Nintendo surprised us with a pre-release of detailed information about the concept of the Wii U, which answers the question how a tablet for the living room TV can be unique, but left others about player types still unanswered. The big news may be that Nintendo is branching out and is going much more after the enthusiast gamer again. This is no Wii 1.5. The Wii U is a legitimate successor for the Wii.
Nintendo president Satoru Iwata has captured the initial interest of E3 with a presentation that was low on effects and high on content. A 30 minute video posted on YouTube lays the foundation for the company’s E3 keynote and may not have been just a marketing move to steal the thunder from the competition, but simply to educate enthusiasts on the Wii U, its controller and the MiiVerse social fabric that will tie the Nintendo Network together. The keynote, scheduled for Tuesday, will likely focus on content in a traditional Nintendo fashion. While the company was criticized for not delivering more hardware news especially in 2009 and 2010, a content-heavy keynote will be very appropriate this year.
There was not much demonstration of the Wii U in the video, but it is one of the best explanations of a new product we have witnessed in some time and worth the time to watch. Even at 30 minutes, it is packed with detail that describes a very complicated concept and product that carries the task of creating something unique for gamers that is immediately familiar at the same time. It will have to compete with the high-end and precise motion concept of the Playstation Move, as well as Microsoft’s Kinect, which owns the mindshare of controllers today. The success will be determined by its differentiating approach, the transparency of the concept and the content that can take advantage of it.
Wii U: The basics
Compared to the initial prototype, the production version tablet controller has a slightly larger footprint with a centered 6-inch touch screen. The main changes include two controller joysticks instead of knobs, NFC buttons, as well as a few added buttons that allow the tablet to function as a TV remote. Not immediately visible, but very apparent in some video sequences is the fact that this is not your average tablet. It has a very different purpose than an iPad. Nintendo compromised on the form factor, making it thicker than a regular tablet and, most likely, heavier.
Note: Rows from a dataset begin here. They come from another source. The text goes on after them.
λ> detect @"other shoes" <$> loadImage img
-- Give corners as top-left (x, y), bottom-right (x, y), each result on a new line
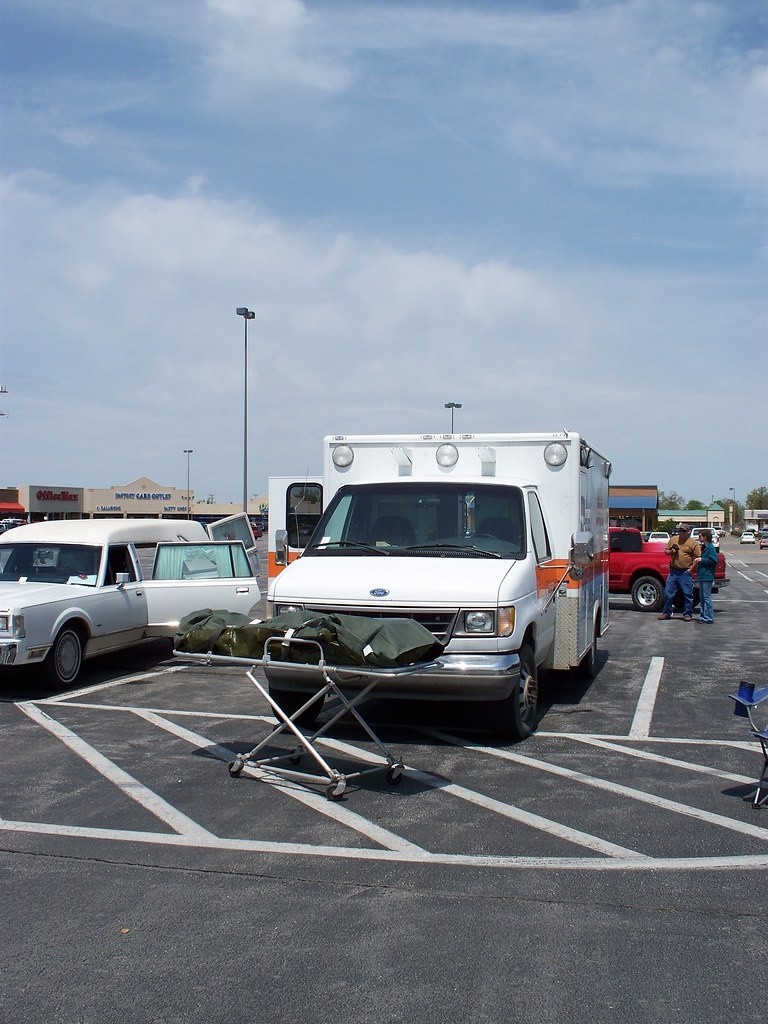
top-left (658, 613), bottom-right (671, 620)
top-left (695, 620), bottom-right (713, 624)
top-left (684, 616), bottom-right (692, 621)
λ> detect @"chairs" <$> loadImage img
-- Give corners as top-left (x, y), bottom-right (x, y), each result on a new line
top-left (370, 516), bottom-right (415, 545)
top-left (727, 685), bottom-right (768, 809)
top-left (475, 516), bottom-right (515, 544)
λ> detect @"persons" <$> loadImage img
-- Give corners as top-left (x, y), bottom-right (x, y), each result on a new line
top-left (695, 529), bottom-right (718, 624)
top-left (658, 524), bottom-right (700, 621)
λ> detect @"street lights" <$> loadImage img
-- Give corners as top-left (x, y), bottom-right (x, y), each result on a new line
top-left (729, 488), bottom-right (735, 534)
top-left (235, 306), bottom-right (255, 512)
top-left (183, 449), bottom-right (194, 520)
top-left (443, 403), bottom-right (462, 433)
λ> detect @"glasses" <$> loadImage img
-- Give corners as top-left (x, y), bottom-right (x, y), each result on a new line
top-left (699, 535), bottom-right (704, 537)
top-left (679, 530), bottom-right (686, 532)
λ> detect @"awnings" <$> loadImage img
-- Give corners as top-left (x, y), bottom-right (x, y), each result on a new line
top-left (0, 502), bottom-right (24, 512)
top-left (609, 496), bottom-right (657, 509)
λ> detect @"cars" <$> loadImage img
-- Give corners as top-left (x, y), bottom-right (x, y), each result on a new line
top-left (740, 532), bottom-right (755, 544)
top-left (691, 527), bottom-right (719, 553)
top-left (759, 536), bottom-right (768, 549)
top-left (647, 531), bottom-right (670, 543)
top-left (0, 511), bottom-right (263, 690)
top-left (758, 528), bottom-right (768, 535)
top-left (250, 523), bottom-right (262, 540)
top-left (714, 526), bottom-right (726, 537)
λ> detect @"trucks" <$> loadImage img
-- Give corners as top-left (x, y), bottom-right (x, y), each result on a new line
top-left (266, 429), bottom-right (612, 740)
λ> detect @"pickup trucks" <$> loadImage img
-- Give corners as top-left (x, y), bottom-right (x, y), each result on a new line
top-left (608, 526), bottom-right (731, 613)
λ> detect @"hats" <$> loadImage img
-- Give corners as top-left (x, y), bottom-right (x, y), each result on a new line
top-left (678, 523), bottom-right (690, 531)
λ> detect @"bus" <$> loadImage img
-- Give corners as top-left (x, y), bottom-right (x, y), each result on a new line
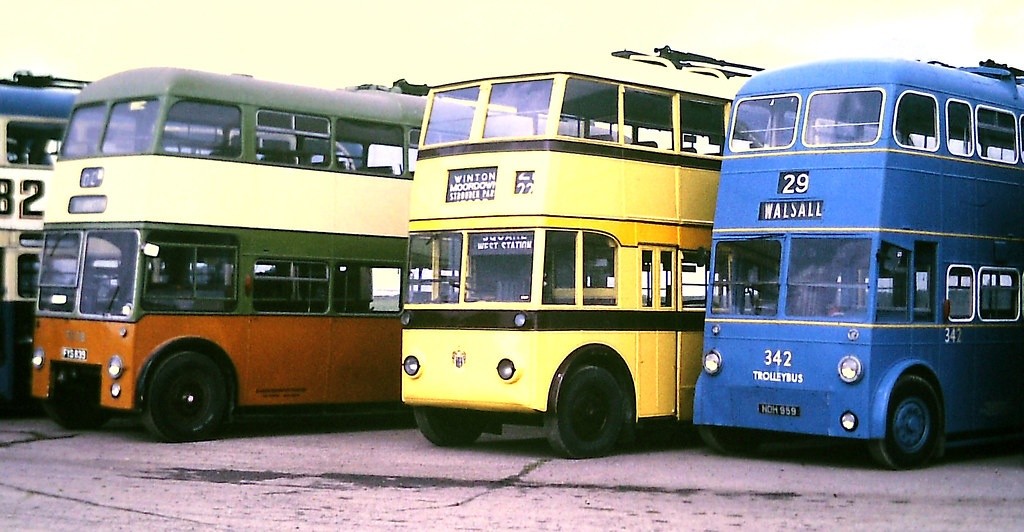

On the hardware side, there were no details, but the device will take advantage of a graphics update of the entire Wii U system, turning the Wii U into Nintendo first HQ graphics, and likely HD graphics, gaming system. Since the tablet can stream content from the TV in real time and can display high quality graphics on its screen, the device is likely to carry current multi-core processor technology, which impacts pricing and battery power of the Wii U.
The concept of a second screen
Given today’s gaming scenario, it will be difficult for Nintendo to convey the idea why a game system needs a second screen and how this idea could be “cool”. A key problem for using the tablet as a game controller is its size and weight. The tablet will be a challenge to be used comfortably even for small adult hands, and will be impossible to be used by kids. Fatigue caused by its weight will prevent it to be used in longer gaming sessions. However, it could be an interesting addition when a second screen could aid the game to become more interesting. Imagine a golf game, where the environment is shown on the TV and the tablet is on the living room floor showing the golf ball in front of you. There is a neat example in the video that exemplifies this idea. It will be up to game designers to leverage this idea and make the Wii U a compelling product. We are not so convinced yet that it is a great new game controller by itself, simply because of its limited usability.
Of course, it is not just a game controller. It can receive streaming content from the TV (reception is apparently only available in the same room) it is a TV remote control, an NFC reader/writer, a chat device as well as a web browsing device.
Secondary usage: A social device
Perhaps more important than the basic game controller and second TV screen is the tablet’s feature set that does not directly impact gaming, but aids the gaming experience. Nintendo will be introducing its own social network, called MiiVerse. The network, which builds on top of the existing Mii implementation, will connect players via their Miis.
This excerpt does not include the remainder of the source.